Belirli bir sektörde pazar payı anlamlı derecede fazla olan bir yazılım, sektörün yeni gereksinimlerine cevap ve­rebilme şansı en fazla olan yazılım olmaktadır. Böyle bir yazılımın en önemli fikir kaynağı müşterilerden gelen ge­ribildirimlerdir.
Yukarıda yararları incelerken gördüğümüz gibi artık bir tedarik zinciri yanı sıra birde tasarım zincirinden bahset­mek mümkündür. Ortak tasarım imkanları sağlayıcıların seçiminde önemli olmaya başlamıştır. Sağlayıcılar burada teknoloji yeni müşteri kazanmak ve mevcut müşterileri tutmak için bir fırsat olarak algılanmalıdır.
Rekabet avantajını kaybetmemek için rakiplerin kul­landıkları teknolojinin incelenmesi ve gerekli görüldüğü zaman buna cevap verilmesi üzerinde duyarlılıkla düşü­nülmesi gereken konulardır.
Standartlar ve Ara yüzlere Uyumluluk: Özellikle sağ­layıcı şirketler için, müşterilerine etkin bir biçimde hizmet etmek için bazen birden fazla teknoloji kullanma durumu ortaya çıkmaktadır. Böyle bir durumda sürecin her iki (veya daha fazla) uygulamanın bir arada kullanılabileceği şekilde organize edilmesi gerekebilir.

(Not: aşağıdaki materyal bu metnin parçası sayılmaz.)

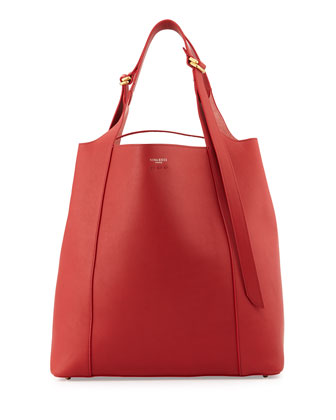 Faust Large Leather Bucket Bag, Red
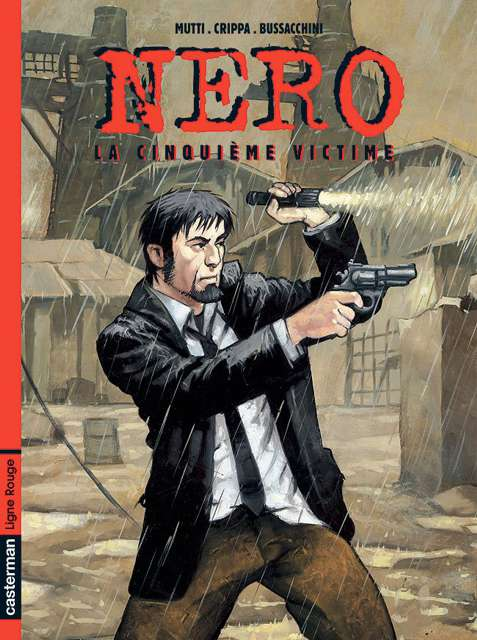 Nero[PDF] [Liens Direct]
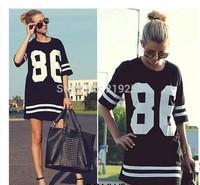 The new 2014 women fashion long paragraph numbers T shirt free shipping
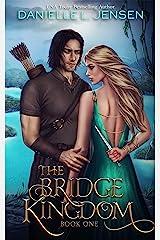 The Bridge Kingdom Kindle Edition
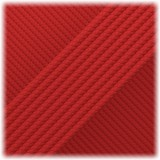 Minicord (2.2 mm), light red #324-275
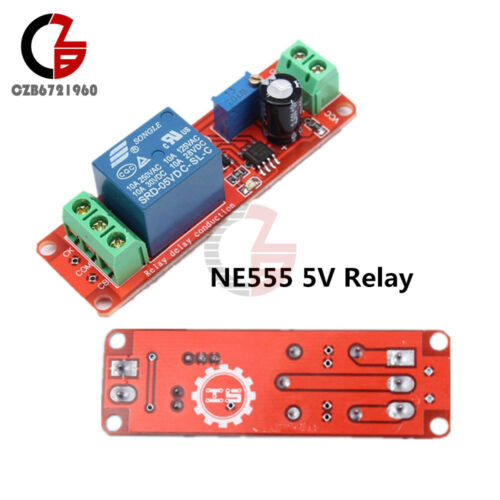 NE555 DC 5V Conduction Delay Relay Shield Timer Trigger Switch Adjustable Module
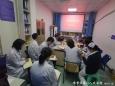 [图说新闻] 毕节市第一人民医院妇外三支部召开组织生活会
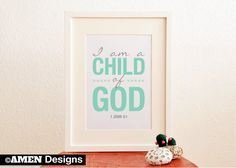 FREE Bible Printable - I Am a Child of God www.childrens-ministry-deals.com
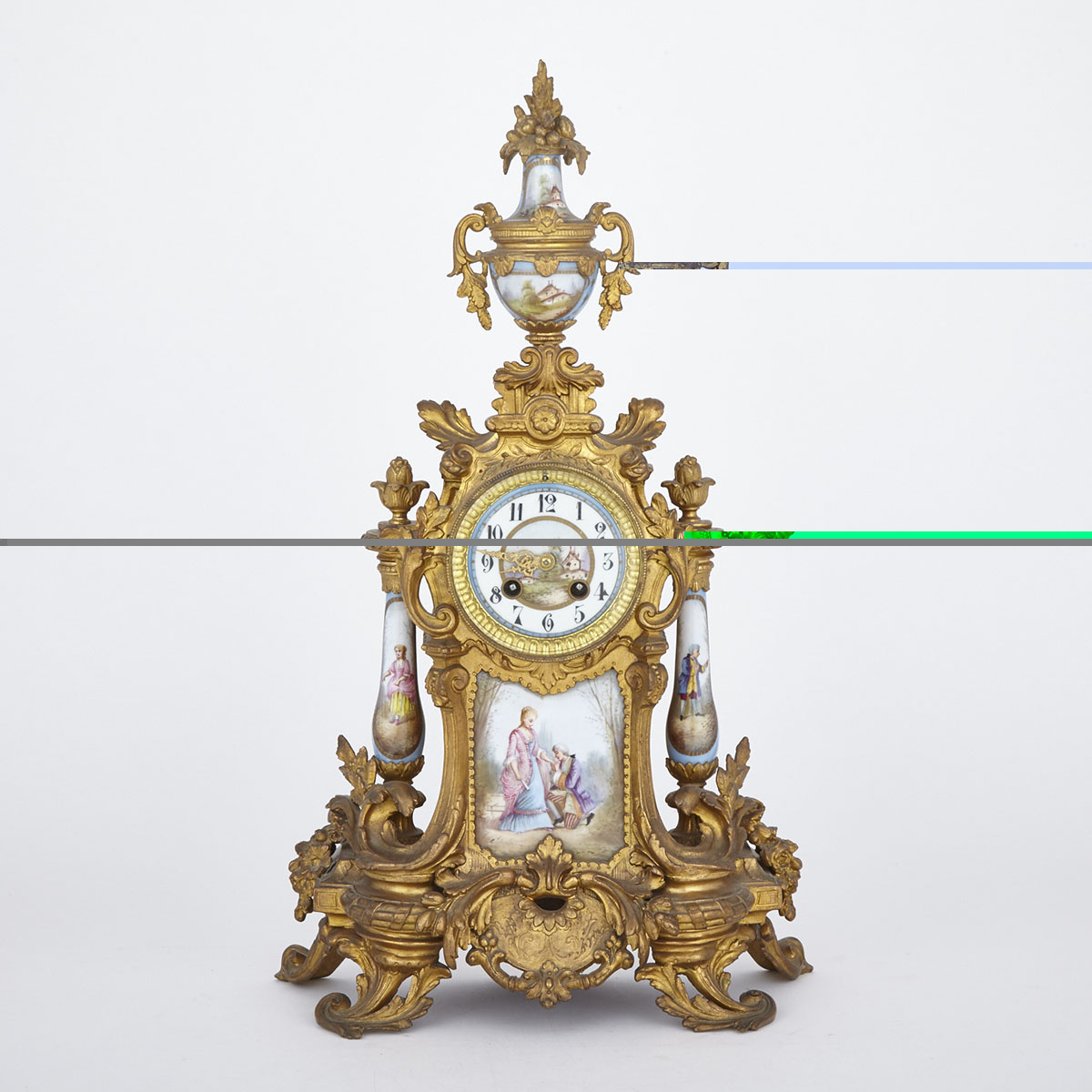 Napoleon III Sevres Style Porcelain Mounted Gilt Metal Mantel Clock, French, c.1870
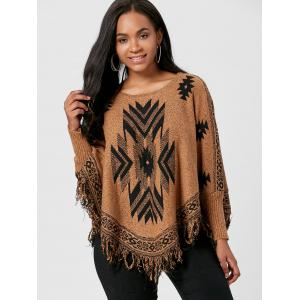 Batwing Graphic Sweater with Fringes -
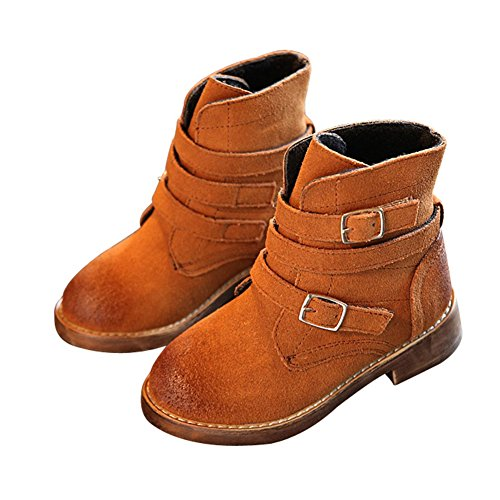 T-JULY Kids Buckle Straps Combat Boots Boys Suede Warm Fur Ankle Riding Snow Shoes (Toddler/Little Kid)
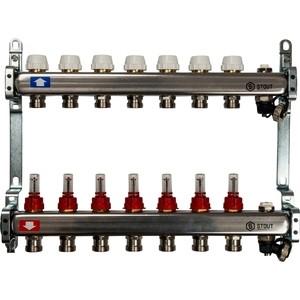 Коллекторная группа STOUT 1х3/4 7 выходов с расходомерами клапаном выпуска воздуха и сливом (SMS-0927-000007)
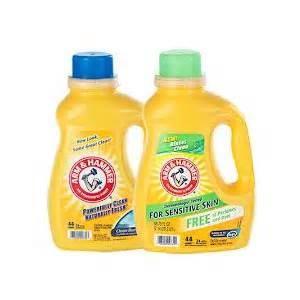 arm and hammer laundy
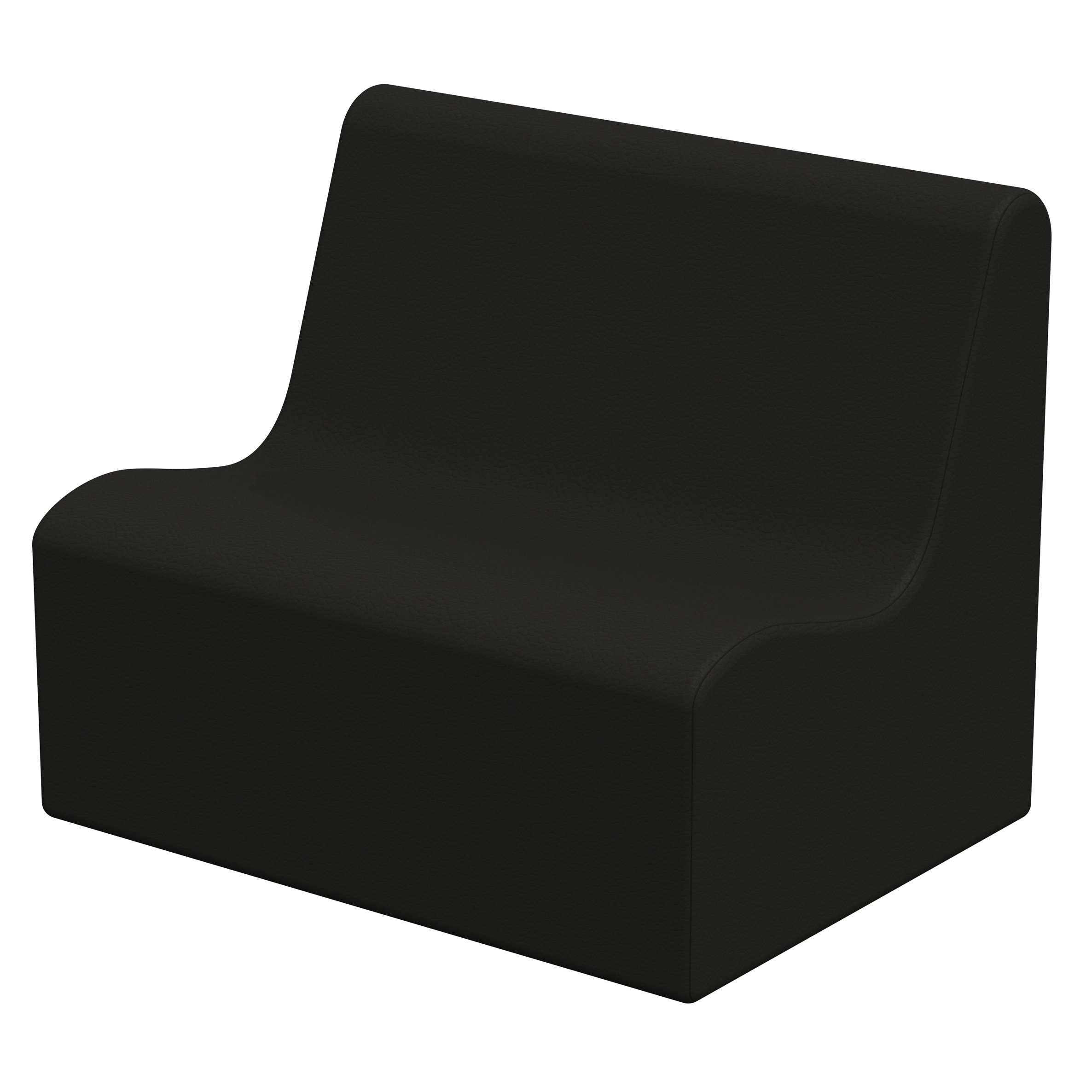 ECR4Kids Softzone Toddler Wave Sofa, Ergonomic Chair for Kids - Black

Bu yazılımların birbirleriyle bilgi alışverişi yapabilme özelliklerinin değerlendirilmesini gerektirmektedir.
Ana firmaların kendi içlerinde ve sağlayıcıları da içeren genişletilmiş işletmede, dikey süreçlerde, ana ve tek bir teknolojiye yönelme eğilimi içinde olduklarını burada ha­tırlatırız. Bütünleştirme gereksinimi müşteri gereksinim­leri birden fazla ürün kullanmasını gerektiren şirketlerde ortaya çıkmaktadır ve yapılan yatırımların iyi değerlendi­rilmesi için zorunlu hale gelmektedir.